(Source records)

★ ★ ★ ★ ★

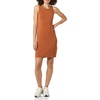 Amazon Essentials Women’s Lightweight Jersey Slim-Fit Tank Mini Dress(Toffee Brown)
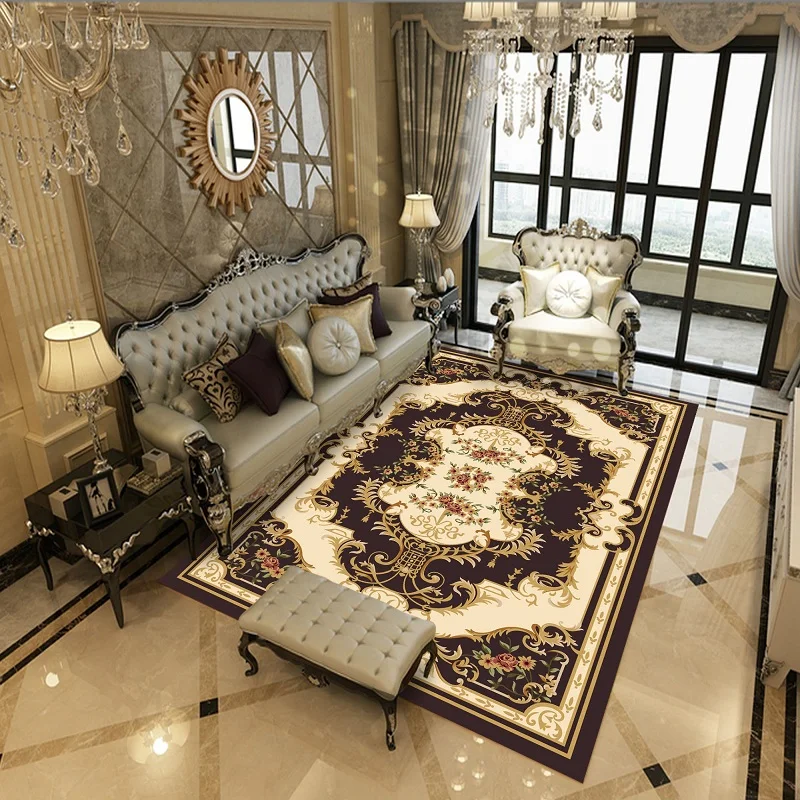 

Nordic carpet living room sofa coffee table pad modern simple bedroom bedside covered with personality rectangular mats custom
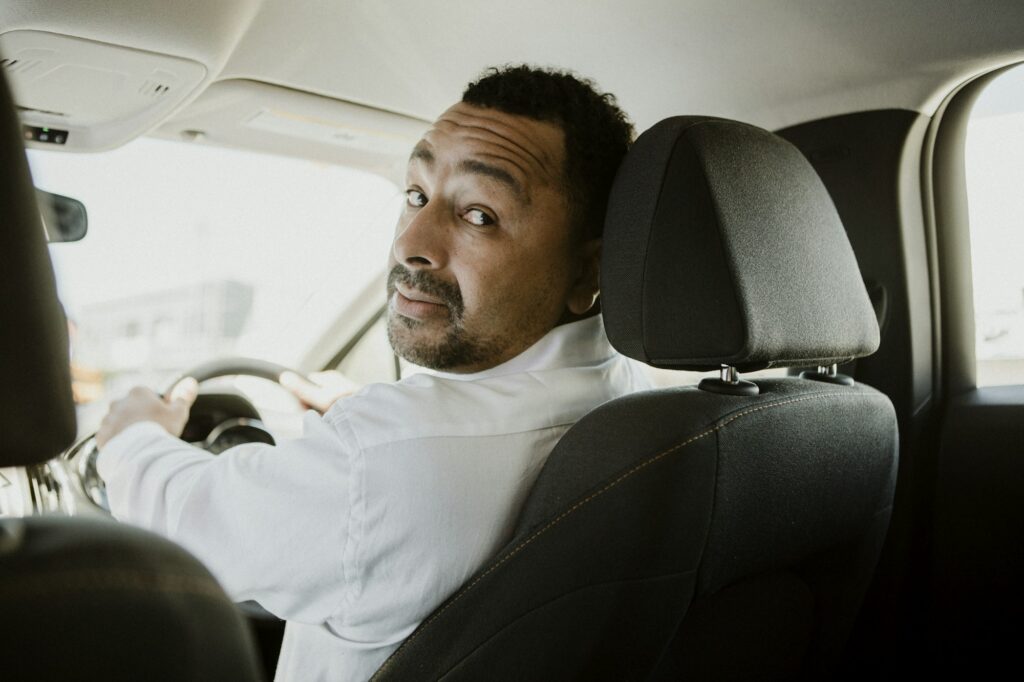 Driver in a car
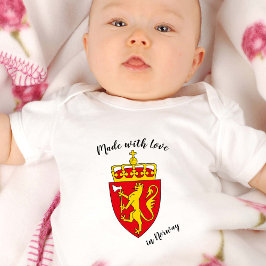 Tillverkad med Kärlek i Norge/norsk flagga T Shirt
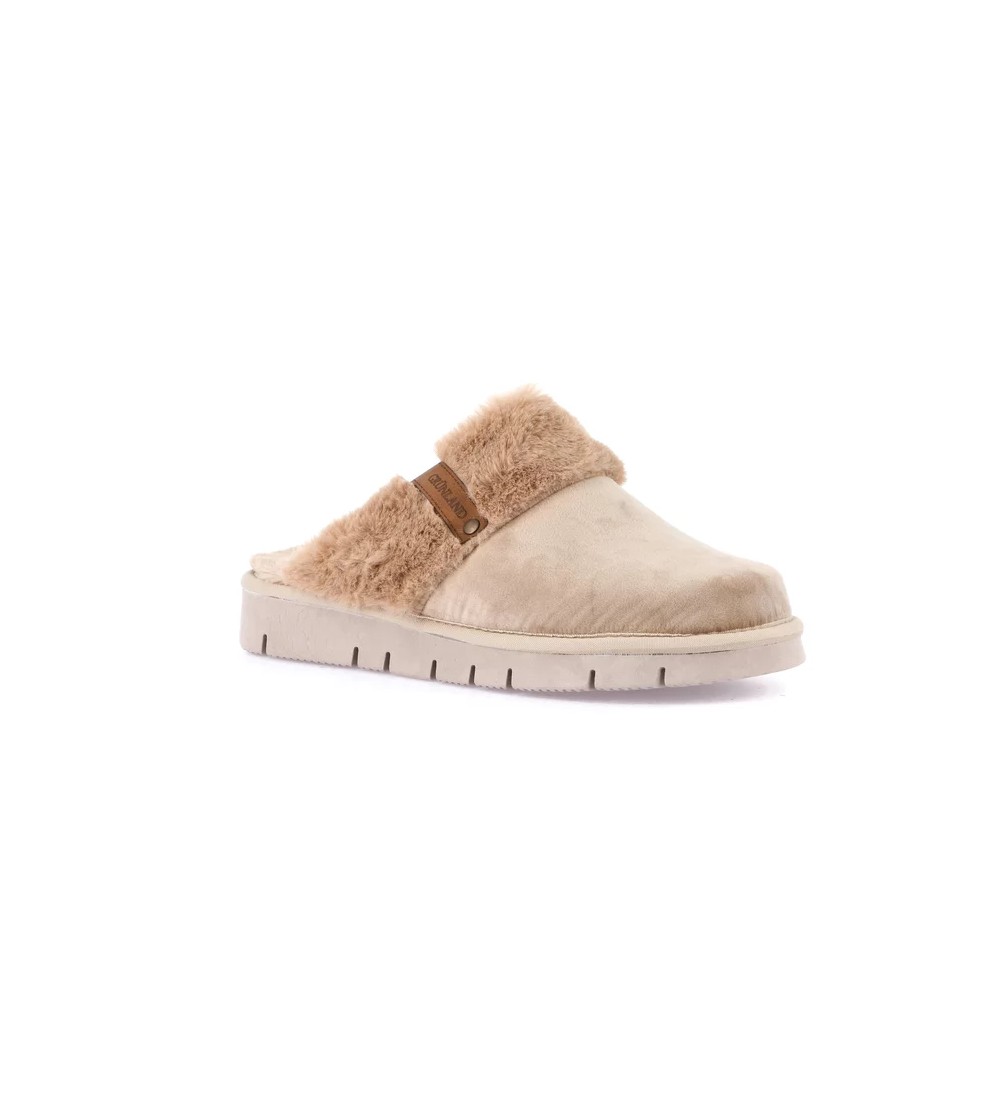 Grunland Ciabatta Alcantara Profilo Eco Peluche Beige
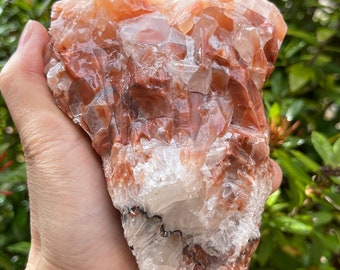 Fossil Cavern ORANGE CALCITE CRYSTAL LARGE BANDED EGG HAND CARVED REIKI Heal 60mm 132g st191 Fossil Cavern ORANGE CALCITE CRYSTAL LARGE BANDED EGG HAND CARVED REIKI Heal 60mm 132g st191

★ ★ ★ ★ ★

#### [WHAT IS BEING ASKED]
Rewrite the material as a Markdown table with the columns "No." and "Text", starting at the line that contains "Nordic carpet living" and ending after the line that contains "Grunland Ciabatta Alcantara". Number each line, skip blank lines, and omit the pictures.

#### [REPLY]
| No. | Text |
|---|---|
| 1 | Nordic carpet living room sofa coffee table pad modern simple bedroom bedside covered with personality rectangular mats custom |
| 2 |  Driver in a car |
| 3 |  Tillverkad med Kärlek i Norge/norsk flagga T Shirt |
| 4 |  Grunland Ciabatta Alcantara Profilo Eco Peluche Beige |